## Your goal
Carry on the passage below about sourcing an environment-setting file in do shell script, beginning right after its last command line.

Now execute the test script by referencing it by name alone after first source-ing the environment-setting file. Since the test script was saved to the desktop, and the desktop was added to the search path by the source command, the shell is now able to find the test script:

do shell script ". ~/e ; SampleScript"
--> Succeeds with the voice message: "It works!"

To demonstrate the setting of the LANG environment variable, run the following do shell script command, which tries to replace the uppercase characters S, H, D, and C in the input string with the multibyte Unicode characters :spades:, :heart:, :diamonds:, and :clubs: by means of a sed command. The sed command is unable to interpret the multibyte Unicode characters properly because the default locale for do shell script is Unicode-unaware:

do shell script "echo 'The suits of a deck of cards are S, H, D, and C.' | sed -E 'y/SHDC/♠♥♦♣/'"
--> Fails with the error message "sed: 1: "y/SHDC/♠♥♦♣/": transform strings are not the same length"

Now run the same sed command after first source-ing the environment-setting file. Since the source command sets the locale to a Unicode-aware locale, sed is now able to interpret the multibyte Unicode characters properly:

do shell script ". ~/e ; echo 'The suits of a deck of cards are S, H, D, and C.' | sed -E 'y/SHDC/♠♥♦♣/'"

## Dataset excerpts
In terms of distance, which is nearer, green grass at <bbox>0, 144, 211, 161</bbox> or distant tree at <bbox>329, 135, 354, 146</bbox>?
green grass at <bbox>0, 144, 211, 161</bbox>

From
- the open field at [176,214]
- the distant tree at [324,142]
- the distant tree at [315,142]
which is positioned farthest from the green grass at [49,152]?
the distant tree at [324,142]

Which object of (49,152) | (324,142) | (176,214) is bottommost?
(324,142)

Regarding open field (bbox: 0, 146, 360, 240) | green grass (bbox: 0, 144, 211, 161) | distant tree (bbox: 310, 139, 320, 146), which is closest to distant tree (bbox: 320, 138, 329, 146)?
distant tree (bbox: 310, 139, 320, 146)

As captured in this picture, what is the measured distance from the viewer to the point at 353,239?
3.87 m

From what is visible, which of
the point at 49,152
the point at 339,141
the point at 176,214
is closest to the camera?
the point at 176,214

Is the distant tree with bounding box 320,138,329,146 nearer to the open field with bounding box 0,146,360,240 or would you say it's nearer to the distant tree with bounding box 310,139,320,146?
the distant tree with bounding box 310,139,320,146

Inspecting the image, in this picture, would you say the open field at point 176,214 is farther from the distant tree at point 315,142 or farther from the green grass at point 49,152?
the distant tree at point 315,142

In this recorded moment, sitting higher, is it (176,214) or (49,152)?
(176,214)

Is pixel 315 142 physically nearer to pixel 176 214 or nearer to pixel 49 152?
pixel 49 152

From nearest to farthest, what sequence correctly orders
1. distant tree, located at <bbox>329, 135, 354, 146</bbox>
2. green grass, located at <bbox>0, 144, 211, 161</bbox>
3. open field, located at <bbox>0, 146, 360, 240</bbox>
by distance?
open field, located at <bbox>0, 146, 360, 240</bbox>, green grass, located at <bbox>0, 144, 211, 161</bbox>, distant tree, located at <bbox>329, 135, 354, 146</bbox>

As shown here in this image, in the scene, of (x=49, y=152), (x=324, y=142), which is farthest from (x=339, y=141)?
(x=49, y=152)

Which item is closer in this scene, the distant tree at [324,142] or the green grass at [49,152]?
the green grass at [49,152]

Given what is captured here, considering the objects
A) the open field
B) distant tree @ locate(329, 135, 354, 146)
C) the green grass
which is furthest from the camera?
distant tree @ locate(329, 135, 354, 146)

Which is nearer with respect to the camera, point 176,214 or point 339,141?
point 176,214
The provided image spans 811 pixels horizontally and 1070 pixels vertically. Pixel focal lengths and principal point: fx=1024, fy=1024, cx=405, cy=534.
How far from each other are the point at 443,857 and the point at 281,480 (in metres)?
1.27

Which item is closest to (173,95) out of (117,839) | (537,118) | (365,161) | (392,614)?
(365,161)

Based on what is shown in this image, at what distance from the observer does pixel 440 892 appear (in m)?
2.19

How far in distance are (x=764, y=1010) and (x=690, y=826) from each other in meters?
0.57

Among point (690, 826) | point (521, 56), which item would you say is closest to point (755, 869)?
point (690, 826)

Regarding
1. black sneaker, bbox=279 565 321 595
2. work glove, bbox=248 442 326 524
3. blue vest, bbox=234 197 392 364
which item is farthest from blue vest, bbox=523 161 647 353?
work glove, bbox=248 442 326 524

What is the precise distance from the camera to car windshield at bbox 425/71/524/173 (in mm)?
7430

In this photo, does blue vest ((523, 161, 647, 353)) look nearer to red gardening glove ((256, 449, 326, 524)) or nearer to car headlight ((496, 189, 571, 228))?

* * *

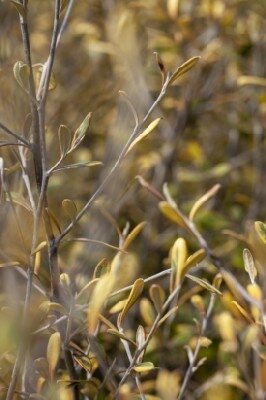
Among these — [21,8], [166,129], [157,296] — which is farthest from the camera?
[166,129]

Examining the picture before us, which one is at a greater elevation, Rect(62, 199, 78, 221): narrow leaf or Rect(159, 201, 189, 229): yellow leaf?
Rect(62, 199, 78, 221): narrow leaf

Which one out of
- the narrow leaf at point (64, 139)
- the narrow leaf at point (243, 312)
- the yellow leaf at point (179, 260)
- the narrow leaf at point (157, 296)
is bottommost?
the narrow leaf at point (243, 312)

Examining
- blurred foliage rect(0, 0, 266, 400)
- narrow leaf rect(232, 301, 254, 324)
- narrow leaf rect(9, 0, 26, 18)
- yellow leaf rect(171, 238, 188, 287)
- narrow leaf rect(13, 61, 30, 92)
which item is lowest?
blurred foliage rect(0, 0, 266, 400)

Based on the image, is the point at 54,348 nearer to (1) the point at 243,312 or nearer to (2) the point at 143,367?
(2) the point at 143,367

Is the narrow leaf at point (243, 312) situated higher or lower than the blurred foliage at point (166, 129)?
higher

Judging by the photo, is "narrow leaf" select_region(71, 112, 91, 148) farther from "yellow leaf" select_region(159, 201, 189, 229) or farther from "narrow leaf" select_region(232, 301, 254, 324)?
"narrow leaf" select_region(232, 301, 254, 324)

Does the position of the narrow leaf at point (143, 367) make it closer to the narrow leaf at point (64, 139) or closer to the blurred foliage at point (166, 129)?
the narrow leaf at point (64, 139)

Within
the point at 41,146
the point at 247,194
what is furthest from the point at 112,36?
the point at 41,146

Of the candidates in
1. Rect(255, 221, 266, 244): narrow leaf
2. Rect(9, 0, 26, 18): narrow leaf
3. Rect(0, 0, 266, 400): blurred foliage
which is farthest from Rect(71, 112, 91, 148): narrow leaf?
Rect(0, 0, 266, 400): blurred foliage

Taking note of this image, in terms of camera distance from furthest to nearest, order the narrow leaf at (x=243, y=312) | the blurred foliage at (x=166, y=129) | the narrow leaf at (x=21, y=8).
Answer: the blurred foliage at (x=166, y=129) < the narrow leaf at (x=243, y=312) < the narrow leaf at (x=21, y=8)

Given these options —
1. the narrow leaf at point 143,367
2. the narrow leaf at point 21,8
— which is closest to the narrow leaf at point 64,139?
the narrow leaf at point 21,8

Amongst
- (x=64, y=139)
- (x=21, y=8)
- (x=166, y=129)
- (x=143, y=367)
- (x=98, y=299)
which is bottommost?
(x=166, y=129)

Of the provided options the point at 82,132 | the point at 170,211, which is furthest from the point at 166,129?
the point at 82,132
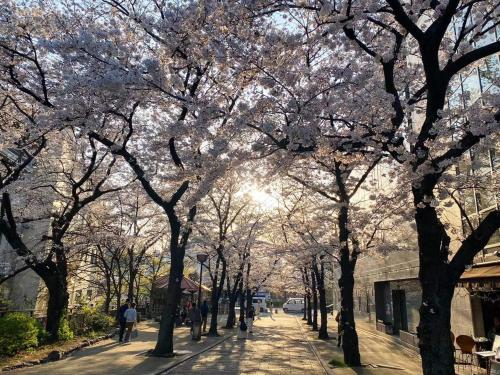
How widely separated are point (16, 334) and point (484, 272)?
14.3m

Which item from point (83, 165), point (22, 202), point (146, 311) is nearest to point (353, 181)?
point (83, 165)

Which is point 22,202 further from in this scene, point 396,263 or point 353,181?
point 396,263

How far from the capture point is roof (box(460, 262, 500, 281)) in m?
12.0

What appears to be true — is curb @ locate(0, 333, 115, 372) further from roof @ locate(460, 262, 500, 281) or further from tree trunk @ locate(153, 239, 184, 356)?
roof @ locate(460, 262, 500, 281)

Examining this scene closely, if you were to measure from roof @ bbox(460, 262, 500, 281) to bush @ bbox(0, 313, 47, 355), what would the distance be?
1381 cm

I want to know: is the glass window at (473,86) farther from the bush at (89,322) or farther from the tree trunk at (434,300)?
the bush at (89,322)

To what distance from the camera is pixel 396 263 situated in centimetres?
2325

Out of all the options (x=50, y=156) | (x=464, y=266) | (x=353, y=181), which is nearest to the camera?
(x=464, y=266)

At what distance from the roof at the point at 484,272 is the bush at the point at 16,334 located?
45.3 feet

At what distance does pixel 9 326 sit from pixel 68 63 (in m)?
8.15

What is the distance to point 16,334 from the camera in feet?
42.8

## Result of this task
--> Succeeds with the return value: "The suits of a deck of cards are ♠, ♥, ♦, and ♣."

Final note: The current discussion demonstrates a facilitated way of setting the PATH and LANG environment variables in shell scripts executed with AppleScript’s do shell script command. The technique may be extended to the setting of any environment variables, or for that matter, the execution of any script configuration commands, simply by including those export and/or configuration commands in the plain text file that is saved to the user’s home folder and source-ed at the beginning of the do shell script scripts.

It’s interesting that you can export presets, although it seems more onerous to me to have to remember their designation and purpose; I would just choose an option to avoid having to type it. The regex was simplified to return only UTF-8 options.

set chosenLang to "LANG=" & ((choose from list (do shell script "locale -a | grep 'UTF-8' ")'s paragraphs) as text)'s quoted form & space
do shell script chosenLang & <main shell call>

Your technique of finding a LANG locale value through an interactive dialog window and applying the result to a single command using command-line syntax eliminates the need to find a locale value manually and allows that value to be applied to a specific command. It does add the costs of a substantial amount of typing and the time required to interact with a dialog window.

Your approach made me more aware of certain assumptions I made:

Explicit assumptions:
1) That it would be satisfactory to apply custom environment variable values to the script as a whole, i.e., to every command in a multiline script, rather than selectively to individual commands
2) That the coding cost should be minimal

Implicit assumptions:
1) That the time cost should be minimal
2) That the same custom PATH and LANG values would suffice for most shell scripts (or perhaps a few variants of those custom values if the user is willing to save and remember a small number of environment-setting files in the home folder)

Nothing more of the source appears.